# What the exercise asks:
A word-for-word copy of the entries is the only acceptable reply.

# Task input:
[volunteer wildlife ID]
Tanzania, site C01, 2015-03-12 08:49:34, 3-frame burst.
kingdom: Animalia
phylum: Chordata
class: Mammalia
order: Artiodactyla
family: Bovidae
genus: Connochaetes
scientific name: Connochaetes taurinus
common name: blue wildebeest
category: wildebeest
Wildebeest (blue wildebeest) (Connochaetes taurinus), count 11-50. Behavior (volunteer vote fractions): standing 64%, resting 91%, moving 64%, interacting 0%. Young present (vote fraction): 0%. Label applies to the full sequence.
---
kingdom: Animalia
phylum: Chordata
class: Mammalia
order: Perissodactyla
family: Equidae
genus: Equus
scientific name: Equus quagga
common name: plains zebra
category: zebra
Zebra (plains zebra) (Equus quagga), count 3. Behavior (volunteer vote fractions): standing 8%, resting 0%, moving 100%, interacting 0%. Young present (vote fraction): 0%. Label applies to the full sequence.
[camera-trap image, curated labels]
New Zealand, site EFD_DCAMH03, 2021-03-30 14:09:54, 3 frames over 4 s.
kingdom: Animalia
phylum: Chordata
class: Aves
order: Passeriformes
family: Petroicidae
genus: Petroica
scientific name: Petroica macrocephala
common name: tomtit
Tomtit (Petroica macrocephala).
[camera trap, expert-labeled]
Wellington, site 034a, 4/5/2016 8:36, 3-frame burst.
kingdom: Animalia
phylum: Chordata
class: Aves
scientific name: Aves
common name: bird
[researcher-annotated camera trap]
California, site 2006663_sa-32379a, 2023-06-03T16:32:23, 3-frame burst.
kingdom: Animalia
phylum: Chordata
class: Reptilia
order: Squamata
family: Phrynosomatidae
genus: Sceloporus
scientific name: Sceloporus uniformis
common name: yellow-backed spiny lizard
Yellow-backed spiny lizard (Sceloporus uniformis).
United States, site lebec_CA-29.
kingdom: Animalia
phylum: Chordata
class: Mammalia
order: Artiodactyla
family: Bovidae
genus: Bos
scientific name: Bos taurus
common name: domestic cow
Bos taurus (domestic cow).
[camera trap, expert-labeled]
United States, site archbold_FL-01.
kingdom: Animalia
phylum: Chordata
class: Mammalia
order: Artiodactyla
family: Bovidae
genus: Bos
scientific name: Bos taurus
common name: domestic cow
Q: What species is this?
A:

# Answer for the task:
[volunteer wildlife ID]
Tanzania, site C01, 2015-03-12 08:49:34, 3-frame burst.
kingdom: Animalia
phylum: Chordata
class: Mammalia
order: Artiodactyla
family: Bovidae
genus: Connochaetes
scientific name: Connochaetes taurinus
common name: blue wildebeest
category: wildebeest
Wildebeest (blue wildebeest) (Connochaetes taurinus), count 11-50. Behavior (volunteer vote fractions): standing 64%, resting 91%, moving 64%, interacting 0%. Young present (vote fraction): 0%. Label applies to the full sequence.
---
kingdom: Animalia
phylum: Chordata
class: Mammalia
order: Perissodactyla
family: Equidae
genus: Equus
scientific name: Equus quagga
common name: plains zebra
category: zebra
Zebra (plains zebra) (Equus quagga), count 3. Behavior (volunteer vote fractions): standing 8%, resting 0%, moving 100%, interacting 0%. Young present (vote fraction): 0%. Label applies to the full sequence.
[camera-trap image, curated labels]
New Zealand, site EFD_DCAMH03, 2021-03-30 14:09:54, 3 frames over 4 s.
kingdom: Animalia
phylum: Chordata
class: Aves
order: Passeriformes
family: Petroicidae
genus: Petroica
scientific name: Petroica macrocephala
common name: tomtit
Tomtit (Petroica macrocephala).
[camera trap, expert-labeled]
Wellington, site 034a, 4/5/2016 8:36, 3-frame burst.
kingdom: Animalia
phylum: Chordata
class: Aves
scientific name: Aves
common name: bird
[researcher-annotated camera trap]
California, site 2006663_sa-32379a, 2023-06-03T16:32:23, 3-frame burst.
kingdom: Animalia
phylum: Chordata
class: Reptilia
order: Squamata
family: Phrynosomatidae
genus: Sceloporus
scientific name: Sceloporus uniformis
common name: yellow-backed spiny lizard
Yellow-backed spiny lizard (Sceloporus uniformis).
United States, site lebec_CA-29.
kingdom: Animalia
phylum: Chordata
class: Mammalia
order: Artiodactyla
family: Bovidae
genus: Bos
scientific name: Bos taurus
common name: domestic cow
Bos taurus (domestic cow).
[camera trap, expert-labeled]
United States, site archbold_FL-01.
kingdom: Animalia
phylum: Chordata
class: Mammalia
order: Artiodactyla
family: Bovidae
genus: Bos
scientific name: Bos taurus
common name: domestic cow
Q: What species is this?
A:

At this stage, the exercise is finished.